David Plotz and Hanna Rosin
Entry 6:
Hi Hanna,
You are dead right about the candidates' musical tastes: Buchanan all the way. I was surprised at how uniformly excellent their choices are (except George "Travis Tritt" Bush). McCain picks Sinatra; Gore goes with Bob Dylan and Ray Charles; Ralph Nader favors Leadbelly and Bruce Springsteen. Not a dog in the bunch.

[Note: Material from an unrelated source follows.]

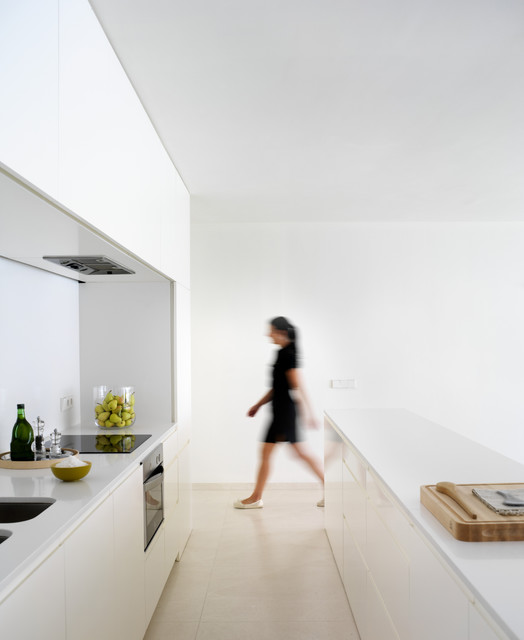 House on the castle mountainside - Modern - Kitchen - Valencia - by ...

The elegiac quality of today's McCain pre-mortem is amazing. They are the mourning sobs of besotted journalists. Particularly striking is Richard Cohen's funeral oration on the Washington Post Op-Ed page, comparing McCain to Robert Kennedy. Johnny, we hardly knew ye. This anticipatory sorrow about McCain puts the lie to an essay by Roger Rosenblatt on the back page of this week's Time. Rosenblatt argues that the United States used to celebrate noble losers such as Rocky, Holden Caulfield, and Robert E. Lee. Today, Rosenblatt claims, the loser is simply a loser, someone whose own mediocrity ensured that he couldn't make the money, land the girl, or win the war. The 2000 campaign, however, has been a celebration of the beautiful loser. As David Grann argues in the latest New Republic, McCain actually seems happier when he loses than when he wins. His campaign has been defined by a sense of joyful failure, and voters seem entranced by it. The more likely defeat has seemed, the more appealing McCain has become. Alan Keyes, too, has captured (some of) the public imagination with his hopeless but fervent cause.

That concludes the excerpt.